Start of Block
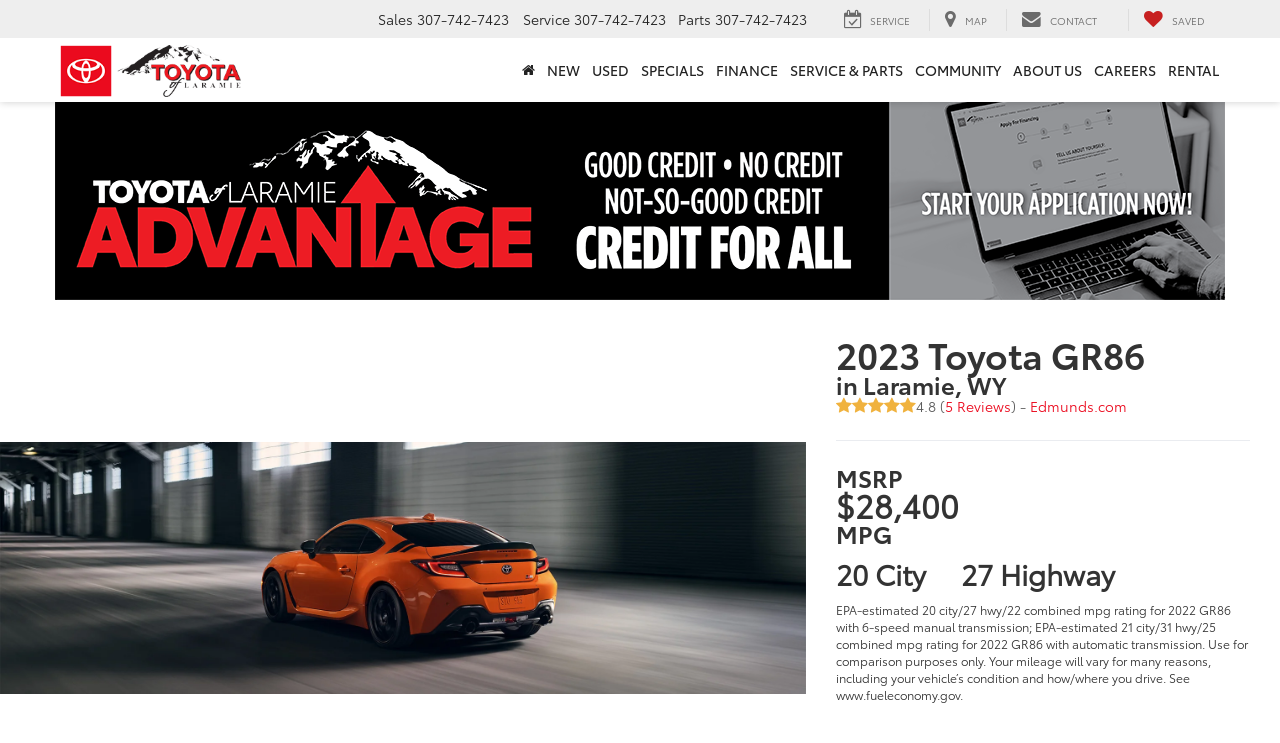

--- FILE ---
content_type: text/javascript
request_url: https://sd-tagging.azurefd.net/id/3pc?cb=window%5B%27_SDA%27%5D%5B%27_cb74jpx5%27%5D&r=1
body_size: -43
content:
window['_SDA']['_cb74jpx5']('X');

--- FILE ---
content_type: text/javascript
request_url: https://www.toyotaoflaramie.com/resources/mrpssaa/js/mrpCosmos/modelResearchPageCosmosBundle.js?v=22.146.0+0.64748.f7674083162bec7e6c0dc01ed53184cfb4767046
body_size: 30
content:
!function(){"use strict";(new class{init(){document.addEventListener("DOMContentLoaded",(()=>{this.scrollInventoryButtonIntoView(),this.addFeatureImageClass(),this.hideOrShowVehicleCount()}))}addFeatureImageClass(){if(null==document.querySelector(".mrp-feature__images")){const e=document.querySelector(".mrp-feature");null!=e&&e.classList.add("mrp-feature__no-images")}}hideOrShowVehicleCount(){const e=document.getElementById("mrpData");if(null!=e){const t=JSON.parse(e.textContent),n=Number.parseInt(t.VehicleCount);for(const e of Array.from(document.querySelectorAll("[data-hide-if-no-count]")))e.style.display=Number.isNaN(n)||n<=0?"none":e.style.display}}scrollInventoryButtonIntoView(){const e=document.querySelector("#cBlock3");document.querySelectorAll("[data-mrp-element='search-inventory-button']").forEach((t=>{t.addEventListener("click",(()=>{e.scrollIntoView({behavior:"smooth"})}))}))}}).init()}();
//# sourceMappingURL=modelResearchPageCosmosBundle.js.map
End of Block
Retype all the material word for word while skipping any picture it contains.

_REPLY TO THE TASK_.
--- FILE ---
content_type: text/javascript
request_url: https://sd-tagging.azurefd.net/id/3pc?cb=window%5B%27_SDA%27%5D%5B%27_cb74jpx5%27%5D&r=1
body_size: -43
content:
window['_SDA']['_cb74jpx5']('X');

--- FILE ---
content_type: text/javascript
request_url: https://www.toyotaoflaramie.com/resources/mrpssaa/js/mrpCosmos/modelResearchPageCosmosBundle.js?v=22.146.0+0.64748.f7674083162bec7e6c0dc01ed53184cfb4767046
body_size: 30
content:
!function(){"use strict";(new class{init(){document.addEventListener("DOMContentLoaded",(()=>{this.scrollInventoryButtonIntoView(),this.addFeatureImageClass(),this.hideOrShowVehicleCount()}))}addFeatureImageClass(){if(null==document.querySelector(".mrp-feature__images")){const e=document.querySelector(".mrp-feature");null!=e&&e.classList.add("mrp-feature__no-images")}}hideOrShowVehicleCount(){const e=document.getElementById("mrpData");if(null!=e){const t=JSON.parse(e.textContent),n=Number.parseInt(t.VehicleCount);for(const e of Array.from(document.querySelectorAll("[data-hide-if-no-count]")))e.style.display=Number.isNaN(n)||n<=0?"none":e.style.display}}scrollInventoryButtonIntoView(){const e=document.querySelector("#cBlock3");document.querySelectorAll("[data-mrp-element='search-inventory-button']").forEach((t=>{t.addEventListener("click",(()=>{e.scrollIntoView({behavior:"smooth"})}))}))}}).init()}();
//# sourceMappingURL=modelResearchPageCosmosBundle.js.map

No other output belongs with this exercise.